EXERCISES TO COMPLETE:
1: Reproduce the stretch of the cardiovascular research passage from "The socioeconomic cost" through "from this research?".
2: For each statement below, state whether it agrees with the cardiovascular research passage, answering yes or no and quoting the deciding words of the passage exactly. (a) Around 7 million people in the UK live with cardiovascular disease. (b) The Medicines Discovery Catapult is funded by the British Heart Foundation. (c) Survival rates from cardiovascular events have been declining.

DOCUMENT TEXT:
______

The socioeconomic cost of cardiovascular disease (CVD) to the UK is immense, with around 7 million people living with CVD (bhf.org.uk/statistics) and an estimated cost to the UK economy of £19 billion each year. While survival rates from cardiovascular events have been improving, therapeutic options are very limited for many patients e.g. with heart failure or debilitating genetic disease. By advancing stem cell technology, this research will support industry to help patients, thus promoting the health and wealth of the nation.

Who will benefit from this research?

> Drug development industry - any path to decreasing the attrition rate of drugs during the development process will decrease costs and improve the flow of drugs to patients. Stem cell technology is anticipated to have a major impact on this field in the coming years by providing access to accurate patient-specific models of disease (using iPSCs and gene editing), drug-safety pharmacology screens and disease biomarkers. This will help to de-risk drug development but also help to make it more personalised - a concept known as precision medicine. This research, helping to better understand cardiac differentiation, how to control cardiac progenitor cells (CPCs) and direct their differentiation in line with human development, will provide immediate opportunity for making authentic human cell models of the heart. These innovations will provide immediate benefit to the new 'Medicines Discovery Catapult' (MDC), an Innovate UK funded organisation aimed at supporting UK businesses develop drugs by developing patient relevant cell models and validating biomarkers. It will create the tools and the knowledge the MDC needs to deliver these goals. As such, further along, this will benefit the pharmaceutical industry who are poised to reap the rewards of stem cell technology, but have been held back up to now by the inaccuracy of the available models; to ensure that potential gains safely outweigh the risks, they need these to be well-validated and of high-confidence.

______

INFORMATION PROVIDED:

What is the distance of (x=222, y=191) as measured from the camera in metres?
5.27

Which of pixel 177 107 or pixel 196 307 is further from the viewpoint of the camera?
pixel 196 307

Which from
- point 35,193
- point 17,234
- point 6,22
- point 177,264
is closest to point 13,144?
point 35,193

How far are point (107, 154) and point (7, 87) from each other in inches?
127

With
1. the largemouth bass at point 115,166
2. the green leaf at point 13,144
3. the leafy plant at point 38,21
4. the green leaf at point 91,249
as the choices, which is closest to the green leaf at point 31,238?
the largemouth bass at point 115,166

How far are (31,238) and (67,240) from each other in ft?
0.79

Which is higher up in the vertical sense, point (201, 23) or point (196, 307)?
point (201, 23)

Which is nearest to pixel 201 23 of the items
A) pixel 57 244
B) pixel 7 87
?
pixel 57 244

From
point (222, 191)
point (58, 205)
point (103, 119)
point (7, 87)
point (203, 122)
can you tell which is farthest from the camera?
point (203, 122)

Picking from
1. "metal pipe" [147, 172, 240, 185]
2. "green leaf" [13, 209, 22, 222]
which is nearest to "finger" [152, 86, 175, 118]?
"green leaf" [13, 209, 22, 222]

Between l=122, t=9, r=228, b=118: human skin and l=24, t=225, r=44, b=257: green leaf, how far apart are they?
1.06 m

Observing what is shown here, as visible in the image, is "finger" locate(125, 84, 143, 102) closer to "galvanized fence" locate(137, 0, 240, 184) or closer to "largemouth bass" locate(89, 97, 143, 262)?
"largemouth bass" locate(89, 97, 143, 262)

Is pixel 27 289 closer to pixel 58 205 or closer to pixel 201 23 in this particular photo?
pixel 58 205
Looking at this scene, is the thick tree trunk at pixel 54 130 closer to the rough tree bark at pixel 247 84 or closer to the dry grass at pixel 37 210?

______

SOLUTIONS BY TASK:
1:
The socioeconomic cost of cardiovascular disease (CVD) to the UK is immense, with around 7 million people living with CVD (bhf.org.uk/statistics) and an estimated cost to the UK economy of £19 billion each year. While survival rates from cardiovascular events have been improving, therapeutic options are very limited for many patients e.g. with heart failure or debilitating genetic disease. By advancing stem cell technology, this research will support industry to help patients, thus promoting the health and wealth of the nation.

Who will benefit from this research?

2:
(a) Yes: "with around 7 million people living with CVD"
(b) No: "an Innovate UK funded organisation"
(c) No: "survival rates from cardiovascular events have been improving"